If Joe Biden’s administration does find a way to rejoin the Iran Deal, Mr Netanyahu as leader of the opposition will be quick to score this a failure of the Bennet government’s diplomacy (even though he himself had failed at convincing the Obama administration not to sign the deal in the first place). The former prime minister’s dominance over the public agenda in the past decade was so strong that a large majority of Israelis, even those who oppose him politically, were convinced that the Iran Deal was disastrous for Israel – they weren’t even aware that the generals and the security chiefs had a much more nuanced view of it. So adopting a much more conciliatory tone towards a possible return to the deal takes some preparation.
The irony is that this time around, it’s far from clear that the US and Iran will agree on terms. Since the Biden administration came in and started its negotiations, both formally in Vienna and through various back-channels, they have proved tougher than Israel expected.

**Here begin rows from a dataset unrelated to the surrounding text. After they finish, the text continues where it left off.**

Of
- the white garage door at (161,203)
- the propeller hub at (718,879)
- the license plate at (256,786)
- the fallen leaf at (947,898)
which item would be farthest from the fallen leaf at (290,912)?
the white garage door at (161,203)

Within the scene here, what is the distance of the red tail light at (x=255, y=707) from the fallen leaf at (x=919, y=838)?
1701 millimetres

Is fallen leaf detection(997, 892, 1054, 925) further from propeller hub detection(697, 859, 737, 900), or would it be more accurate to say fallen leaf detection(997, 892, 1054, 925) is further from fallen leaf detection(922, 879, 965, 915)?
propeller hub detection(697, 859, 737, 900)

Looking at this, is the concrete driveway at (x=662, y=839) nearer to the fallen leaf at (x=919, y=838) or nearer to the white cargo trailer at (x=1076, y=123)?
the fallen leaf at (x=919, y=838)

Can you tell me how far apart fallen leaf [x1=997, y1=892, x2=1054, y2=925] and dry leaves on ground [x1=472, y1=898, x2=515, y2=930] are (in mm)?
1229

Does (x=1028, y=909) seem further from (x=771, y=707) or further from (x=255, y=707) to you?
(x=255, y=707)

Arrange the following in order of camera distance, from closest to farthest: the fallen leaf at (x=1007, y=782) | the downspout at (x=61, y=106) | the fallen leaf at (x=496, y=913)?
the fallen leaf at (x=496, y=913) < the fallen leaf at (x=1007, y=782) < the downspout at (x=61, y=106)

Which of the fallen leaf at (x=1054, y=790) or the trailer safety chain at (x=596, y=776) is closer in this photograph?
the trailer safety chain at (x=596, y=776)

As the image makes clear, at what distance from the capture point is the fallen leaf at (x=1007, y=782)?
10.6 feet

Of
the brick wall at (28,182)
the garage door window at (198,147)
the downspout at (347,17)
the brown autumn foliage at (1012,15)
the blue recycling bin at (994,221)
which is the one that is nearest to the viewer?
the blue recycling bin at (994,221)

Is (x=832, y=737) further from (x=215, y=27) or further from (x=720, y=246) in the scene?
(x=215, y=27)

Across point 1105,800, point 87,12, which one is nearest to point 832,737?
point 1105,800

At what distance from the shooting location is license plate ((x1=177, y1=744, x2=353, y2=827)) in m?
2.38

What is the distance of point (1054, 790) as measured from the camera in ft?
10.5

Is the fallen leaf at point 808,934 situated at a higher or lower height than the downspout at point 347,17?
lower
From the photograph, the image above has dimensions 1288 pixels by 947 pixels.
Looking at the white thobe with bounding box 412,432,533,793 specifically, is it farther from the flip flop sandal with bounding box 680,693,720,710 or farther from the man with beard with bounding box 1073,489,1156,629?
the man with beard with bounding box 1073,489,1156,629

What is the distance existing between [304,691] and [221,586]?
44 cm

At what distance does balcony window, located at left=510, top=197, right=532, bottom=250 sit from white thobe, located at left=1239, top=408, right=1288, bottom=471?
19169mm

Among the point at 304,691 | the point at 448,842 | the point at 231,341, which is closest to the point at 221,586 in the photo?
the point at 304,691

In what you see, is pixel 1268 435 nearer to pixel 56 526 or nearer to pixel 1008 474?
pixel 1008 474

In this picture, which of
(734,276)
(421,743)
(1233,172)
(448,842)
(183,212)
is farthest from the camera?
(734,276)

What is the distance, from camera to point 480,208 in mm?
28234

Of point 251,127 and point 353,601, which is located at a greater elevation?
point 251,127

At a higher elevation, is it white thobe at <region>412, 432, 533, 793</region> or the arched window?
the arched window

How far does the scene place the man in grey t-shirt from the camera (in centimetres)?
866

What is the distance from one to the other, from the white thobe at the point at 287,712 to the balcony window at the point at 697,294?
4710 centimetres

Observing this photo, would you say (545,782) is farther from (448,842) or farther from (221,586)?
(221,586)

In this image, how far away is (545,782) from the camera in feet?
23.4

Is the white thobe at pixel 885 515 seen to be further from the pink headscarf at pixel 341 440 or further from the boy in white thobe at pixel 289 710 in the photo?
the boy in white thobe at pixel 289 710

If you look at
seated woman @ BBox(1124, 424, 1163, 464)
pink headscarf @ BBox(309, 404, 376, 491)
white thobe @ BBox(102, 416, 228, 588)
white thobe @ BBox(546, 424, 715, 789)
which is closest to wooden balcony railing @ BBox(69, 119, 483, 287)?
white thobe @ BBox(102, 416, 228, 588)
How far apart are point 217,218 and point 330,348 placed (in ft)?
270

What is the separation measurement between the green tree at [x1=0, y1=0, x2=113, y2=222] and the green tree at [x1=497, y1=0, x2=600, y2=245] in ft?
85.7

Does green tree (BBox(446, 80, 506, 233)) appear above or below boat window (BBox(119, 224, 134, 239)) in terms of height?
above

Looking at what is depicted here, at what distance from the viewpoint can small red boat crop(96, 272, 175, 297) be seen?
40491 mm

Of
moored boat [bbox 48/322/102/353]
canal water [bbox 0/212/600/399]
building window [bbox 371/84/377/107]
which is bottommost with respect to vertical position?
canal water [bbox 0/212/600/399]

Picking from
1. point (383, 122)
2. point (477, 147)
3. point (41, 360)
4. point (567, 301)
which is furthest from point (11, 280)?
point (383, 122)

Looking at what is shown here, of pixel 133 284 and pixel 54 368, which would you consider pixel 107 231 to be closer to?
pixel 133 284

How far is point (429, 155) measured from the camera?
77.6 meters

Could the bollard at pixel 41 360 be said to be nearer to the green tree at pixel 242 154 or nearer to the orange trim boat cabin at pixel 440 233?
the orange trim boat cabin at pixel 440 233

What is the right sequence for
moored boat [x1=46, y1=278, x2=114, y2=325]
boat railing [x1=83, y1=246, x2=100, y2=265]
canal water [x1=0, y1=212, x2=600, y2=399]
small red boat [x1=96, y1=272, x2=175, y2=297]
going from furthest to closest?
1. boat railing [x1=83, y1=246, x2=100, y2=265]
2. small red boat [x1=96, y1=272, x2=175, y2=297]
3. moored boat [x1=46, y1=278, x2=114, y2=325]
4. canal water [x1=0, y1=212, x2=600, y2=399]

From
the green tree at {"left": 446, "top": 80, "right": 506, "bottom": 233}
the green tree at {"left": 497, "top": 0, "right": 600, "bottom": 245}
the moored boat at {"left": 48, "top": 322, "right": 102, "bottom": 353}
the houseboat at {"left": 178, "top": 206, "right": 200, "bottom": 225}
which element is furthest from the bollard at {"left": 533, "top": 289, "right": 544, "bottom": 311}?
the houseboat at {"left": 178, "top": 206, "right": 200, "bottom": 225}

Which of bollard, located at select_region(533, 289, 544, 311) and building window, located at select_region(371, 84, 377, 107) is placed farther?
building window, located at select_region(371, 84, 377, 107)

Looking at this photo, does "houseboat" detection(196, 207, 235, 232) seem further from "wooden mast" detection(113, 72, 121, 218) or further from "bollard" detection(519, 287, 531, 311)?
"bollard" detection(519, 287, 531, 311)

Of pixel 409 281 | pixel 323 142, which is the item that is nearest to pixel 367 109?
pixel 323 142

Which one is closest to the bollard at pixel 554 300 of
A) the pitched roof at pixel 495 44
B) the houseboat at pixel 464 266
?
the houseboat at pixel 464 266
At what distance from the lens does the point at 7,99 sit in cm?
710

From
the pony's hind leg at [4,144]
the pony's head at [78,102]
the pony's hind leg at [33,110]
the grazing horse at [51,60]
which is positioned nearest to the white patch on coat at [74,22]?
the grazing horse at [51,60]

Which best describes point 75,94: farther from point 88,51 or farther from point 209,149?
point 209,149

And the same can be said of the Iranians, even before the new president, hardliner Ebrahim Raisi was sworn in six weeks ago.
“Back in 2015, the expectation in Iran was that the agreement would yield a massive boost to the local economy, which didn’t materialise,” says Raz Zimmt, a veteran Iran-watcher at Tel-Aviv University.
“Then in 2018, when Trump withdrew from the deal and applied the ‘maximum pressure’ sanctions, some thought it would topple the Iranian economy.
“That didn’t happen either. So the real question we don’t know now is how eager the Iranians really are to go back to the agreement.
“Sure, it will help their economy, but Supreme Leader Khamenei may be thinking that they can make do with trading with Russia and China and don’t need to limit themselves on nuclear development anymore.”
In this case, there’s what is now being called in Jerusalem and Washington “Plan B” – or as President Biden put it earlier this month in his meeting with Mr Bennett – “if diplomacy fails, we have other options.”
But as American allies have been learning in recent weeks, the Biden administration may be less reliable than expected. Suddenly, a return to the Iran Deal looks like the best option.